Tuesday, June 30, 2009

Have you read these?

A smattering of insightful and valuable posts from the blawgosphere and beyond

  • Why Being Extraordinary Wins” from Altitude…brand elevation through social media. Think you’re good at client service? What would it take for you to be great at it? What would that cost? Would it be worth it? This story of customer experience at a dentist’s office just might give you some ideas on how you could be extraordinary. Read it.

  • Want to be a better PR professional?” from Client Service Insights (CSI/Season 2). Don’t let the title fool you: this post is really about being a better professional services provider. How? By putting the client first. Before you say “but I already do that!” (like I did…), read this post. And then ask yourself if you know your client’s business as well as you should.

  • A Blogging Guide for St. Louis (and Other) Lawyers (and Others)” from Lawyers, want to start blogging? Read this interview with four pioneers of the legal blogosphere who all hail from St. Louis, “Blawg City USA.” This is great advice, the kind that you normally have to pay for, the kind that will help you understand the cost and demands of blogging, the kind that will make your blog better. The bonus? Even the most seasoned blawger will learn something from this group.

  • Some Thoughts About Pitching In-house Counsel for Business” from Legal Marketing This post is written for smaller firms, who are increasingly getting opportunities to pitch for work from larger corporations traditionally represented by BigLaw.

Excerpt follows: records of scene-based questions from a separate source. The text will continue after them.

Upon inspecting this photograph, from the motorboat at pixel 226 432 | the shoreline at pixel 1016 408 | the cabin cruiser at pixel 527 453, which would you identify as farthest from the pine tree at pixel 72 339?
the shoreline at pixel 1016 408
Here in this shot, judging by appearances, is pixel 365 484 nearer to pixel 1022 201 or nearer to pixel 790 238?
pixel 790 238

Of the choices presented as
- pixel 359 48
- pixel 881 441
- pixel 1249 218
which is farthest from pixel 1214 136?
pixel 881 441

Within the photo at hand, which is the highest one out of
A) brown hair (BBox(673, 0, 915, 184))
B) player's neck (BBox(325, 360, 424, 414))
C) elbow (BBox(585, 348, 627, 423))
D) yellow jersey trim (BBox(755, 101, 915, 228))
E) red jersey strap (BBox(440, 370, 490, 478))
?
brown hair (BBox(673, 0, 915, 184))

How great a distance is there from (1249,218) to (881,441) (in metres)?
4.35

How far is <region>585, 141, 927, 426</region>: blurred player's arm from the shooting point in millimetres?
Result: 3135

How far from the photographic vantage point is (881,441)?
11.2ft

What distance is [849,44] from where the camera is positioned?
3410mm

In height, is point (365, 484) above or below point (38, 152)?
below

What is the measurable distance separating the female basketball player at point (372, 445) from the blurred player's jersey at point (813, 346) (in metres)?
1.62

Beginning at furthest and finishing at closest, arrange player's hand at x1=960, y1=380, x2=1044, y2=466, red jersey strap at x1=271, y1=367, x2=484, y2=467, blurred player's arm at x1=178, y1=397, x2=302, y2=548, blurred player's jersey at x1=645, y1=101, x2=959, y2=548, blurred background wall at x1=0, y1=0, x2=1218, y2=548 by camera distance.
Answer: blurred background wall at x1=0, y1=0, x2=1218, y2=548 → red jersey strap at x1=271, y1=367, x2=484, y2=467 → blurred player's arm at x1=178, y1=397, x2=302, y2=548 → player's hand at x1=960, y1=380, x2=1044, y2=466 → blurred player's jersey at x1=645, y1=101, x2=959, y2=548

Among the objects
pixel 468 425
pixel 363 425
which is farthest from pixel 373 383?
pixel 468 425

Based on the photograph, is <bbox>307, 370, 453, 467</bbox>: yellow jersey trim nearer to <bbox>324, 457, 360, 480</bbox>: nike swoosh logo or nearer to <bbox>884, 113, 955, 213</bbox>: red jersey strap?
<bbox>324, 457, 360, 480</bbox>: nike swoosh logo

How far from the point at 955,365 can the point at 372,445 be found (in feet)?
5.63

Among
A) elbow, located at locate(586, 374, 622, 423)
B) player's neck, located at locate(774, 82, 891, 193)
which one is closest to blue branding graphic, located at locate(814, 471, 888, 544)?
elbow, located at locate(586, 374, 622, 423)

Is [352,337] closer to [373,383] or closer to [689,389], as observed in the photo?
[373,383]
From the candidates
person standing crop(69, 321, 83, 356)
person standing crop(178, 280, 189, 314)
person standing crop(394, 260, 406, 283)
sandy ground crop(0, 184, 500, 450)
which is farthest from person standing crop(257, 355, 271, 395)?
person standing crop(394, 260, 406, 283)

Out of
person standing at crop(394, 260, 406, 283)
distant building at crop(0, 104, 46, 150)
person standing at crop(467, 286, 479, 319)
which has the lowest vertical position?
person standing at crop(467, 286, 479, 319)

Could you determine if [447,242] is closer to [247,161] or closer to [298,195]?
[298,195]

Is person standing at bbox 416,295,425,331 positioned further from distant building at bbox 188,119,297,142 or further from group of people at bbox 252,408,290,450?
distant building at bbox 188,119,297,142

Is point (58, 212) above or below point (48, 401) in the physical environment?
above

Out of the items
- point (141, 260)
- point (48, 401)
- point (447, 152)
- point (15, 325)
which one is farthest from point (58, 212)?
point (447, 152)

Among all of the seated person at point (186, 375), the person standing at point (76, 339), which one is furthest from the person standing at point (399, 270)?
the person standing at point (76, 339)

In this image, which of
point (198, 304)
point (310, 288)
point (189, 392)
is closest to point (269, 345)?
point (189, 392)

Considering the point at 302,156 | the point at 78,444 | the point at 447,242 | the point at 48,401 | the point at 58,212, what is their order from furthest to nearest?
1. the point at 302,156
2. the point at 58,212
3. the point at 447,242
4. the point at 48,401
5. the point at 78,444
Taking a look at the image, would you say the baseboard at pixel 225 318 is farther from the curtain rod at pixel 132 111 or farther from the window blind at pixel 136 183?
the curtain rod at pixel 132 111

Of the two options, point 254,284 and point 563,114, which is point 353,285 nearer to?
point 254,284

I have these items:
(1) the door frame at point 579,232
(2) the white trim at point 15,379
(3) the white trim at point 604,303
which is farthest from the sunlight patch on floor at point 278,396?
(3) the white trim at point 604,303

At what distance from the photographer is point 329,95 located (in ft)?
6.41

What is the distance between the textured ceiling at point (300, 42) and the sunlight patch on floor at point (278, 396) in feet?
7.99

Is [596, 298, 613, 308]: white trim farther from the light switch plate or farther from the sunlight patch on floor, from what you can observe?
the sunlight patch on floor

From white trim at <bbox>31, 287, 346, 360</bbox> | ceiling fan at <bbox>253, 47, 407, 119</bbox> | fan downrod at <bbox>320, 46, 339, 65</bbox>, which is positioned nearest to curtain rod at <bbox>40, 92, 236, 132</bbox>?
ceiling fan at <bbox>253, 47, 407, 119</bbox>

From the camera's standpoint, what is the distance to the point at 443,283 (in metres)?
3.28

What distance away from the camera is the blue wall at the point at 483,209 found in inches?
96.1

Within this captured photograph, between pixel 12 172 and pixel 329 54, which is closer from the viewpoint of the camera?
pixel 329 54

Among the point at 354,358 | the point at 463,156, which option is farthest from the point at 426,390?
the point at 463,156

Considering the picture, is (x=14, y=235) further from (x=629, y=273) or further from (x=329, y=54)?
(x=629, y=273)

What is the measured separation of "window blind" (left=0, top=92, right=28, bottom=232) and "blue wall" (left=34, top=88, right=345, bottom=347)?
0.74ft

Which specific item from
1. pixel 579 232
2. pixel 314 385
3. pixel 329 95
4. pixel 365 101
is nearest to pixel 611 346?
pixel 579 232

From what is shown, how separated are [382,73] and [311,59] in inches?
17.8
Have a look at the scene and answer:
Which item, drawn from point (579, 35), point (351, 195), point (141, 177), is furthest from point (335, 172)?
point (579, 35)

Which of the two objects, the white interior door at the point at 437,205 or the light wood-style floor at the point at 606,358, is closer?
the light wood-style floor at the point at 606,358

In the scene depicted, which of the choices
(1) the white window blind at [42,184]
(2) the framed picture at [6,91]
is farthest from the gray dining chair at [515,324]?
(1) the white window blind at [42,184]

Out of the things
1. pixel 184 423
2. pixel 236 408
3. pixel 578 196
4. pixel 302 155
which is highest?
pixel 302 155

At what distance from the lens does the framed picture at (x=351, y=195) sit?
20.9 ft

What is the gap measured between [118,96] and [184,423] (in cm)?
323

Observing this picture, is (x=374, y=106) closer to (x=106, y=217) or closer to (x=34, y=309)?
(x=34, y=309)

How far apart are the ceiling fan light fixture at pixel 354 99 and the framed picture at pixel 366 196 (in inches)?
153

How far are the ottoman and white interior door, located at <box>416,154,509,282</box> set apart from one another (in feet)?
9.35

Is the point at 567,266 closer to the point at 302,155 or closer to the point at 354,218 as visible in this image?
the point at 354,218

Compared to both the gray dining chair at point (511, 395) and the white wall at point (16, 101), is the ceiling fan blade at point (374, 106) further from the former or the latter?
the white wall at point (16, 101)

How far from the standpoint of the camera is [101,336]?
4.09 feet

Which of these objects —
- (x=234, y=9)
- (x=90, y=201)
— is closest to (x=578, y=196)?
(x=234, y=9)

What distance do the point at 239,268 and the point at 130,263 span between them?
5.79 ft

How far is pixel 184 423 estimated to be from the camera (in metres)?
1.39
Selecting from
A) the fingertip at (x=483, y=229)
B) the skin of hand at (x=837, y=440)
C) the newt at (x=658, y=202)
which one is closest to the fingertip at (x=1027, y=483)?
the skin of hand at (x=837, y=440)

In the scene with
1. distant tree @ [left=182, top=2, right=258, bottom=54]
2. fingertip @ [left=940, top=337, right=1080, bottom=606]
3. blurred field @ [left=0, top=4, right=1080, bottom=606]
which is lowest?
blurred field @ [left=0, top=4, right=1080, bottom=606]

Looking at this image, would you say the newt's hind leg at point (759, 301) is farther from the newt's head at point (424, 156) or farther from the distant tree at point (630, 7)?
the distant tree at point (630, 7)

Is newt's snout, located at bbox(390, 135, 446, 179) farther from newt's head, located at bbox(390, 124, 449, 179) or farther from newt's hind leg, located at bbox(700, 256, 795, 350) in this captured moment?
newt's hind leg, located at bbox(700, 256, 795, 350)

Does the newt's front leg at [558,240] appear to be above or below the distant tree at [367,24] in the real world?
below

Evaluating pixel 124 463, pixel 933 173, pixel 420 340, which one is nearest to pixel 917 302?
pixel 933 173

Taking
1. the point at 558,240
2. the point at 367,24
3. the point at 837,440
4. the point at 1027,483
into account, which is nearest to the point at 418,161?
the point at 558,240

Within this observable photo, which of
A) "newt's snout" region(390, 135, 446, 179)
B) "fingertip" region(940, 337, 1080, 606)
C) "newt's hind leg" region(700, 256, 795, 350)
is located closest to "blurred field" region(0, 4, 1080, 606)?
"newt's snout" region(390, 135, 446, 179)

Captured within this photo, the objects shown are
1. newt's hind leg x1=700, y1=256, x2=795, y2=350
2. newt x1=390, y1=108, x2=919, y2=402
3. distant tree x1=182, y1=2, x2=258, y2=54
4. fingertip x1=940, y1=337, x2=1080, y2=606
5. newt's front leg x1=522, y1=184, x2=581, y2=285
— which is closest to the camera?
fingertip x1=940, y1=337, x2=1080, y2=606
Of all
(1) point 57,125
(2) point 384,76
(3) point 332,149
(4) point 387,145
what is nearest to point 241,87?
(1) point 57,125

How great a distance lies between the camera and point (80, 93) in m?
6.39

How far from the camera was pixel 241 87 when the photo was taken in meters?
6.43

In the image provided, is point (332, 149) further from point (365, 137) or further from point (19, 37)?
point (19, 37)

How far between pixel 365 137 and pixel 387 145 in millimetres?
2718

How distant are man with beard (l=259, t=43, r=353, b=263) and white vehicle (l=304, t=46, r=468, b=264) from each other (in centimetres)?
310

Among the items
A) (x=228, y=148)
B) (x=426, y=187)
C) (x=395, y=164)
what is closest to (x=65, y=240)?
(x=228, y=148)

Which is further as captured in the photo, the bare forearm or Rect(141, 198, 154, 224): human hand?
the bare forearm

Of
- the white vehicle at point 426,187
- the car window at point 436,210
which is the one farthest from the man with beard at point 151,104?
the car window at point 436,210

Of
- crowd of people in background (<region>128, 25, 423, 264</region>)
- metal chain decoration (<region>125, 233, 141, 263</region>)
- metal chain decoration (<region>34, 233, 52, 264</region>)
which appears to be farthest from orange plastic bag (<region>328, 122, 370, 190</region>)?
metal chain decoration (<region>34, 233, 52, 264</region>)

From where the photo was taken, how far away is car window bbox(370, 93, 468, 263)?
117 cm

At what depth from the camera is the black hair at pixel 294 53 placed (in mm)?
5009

But everyone will benefit from this advice, especially the in-house counsel who won’t have to sit through another bad pitch. And if they appreciate it, you most likely will, too.

  • A Thought For Law Students” from In Search of Perfect Client Service. If you read my other blogs, you know the importance I place helping law students prepare for the future. That’s why I was especially pleased to find this advice for law students from Patrick Lamb, founder of Valorem Law Group. Why? Because Lamb isn’t waiting for the future to happen, he’s writing it. And in this post he tells future lawyers how they can write their own futures, too.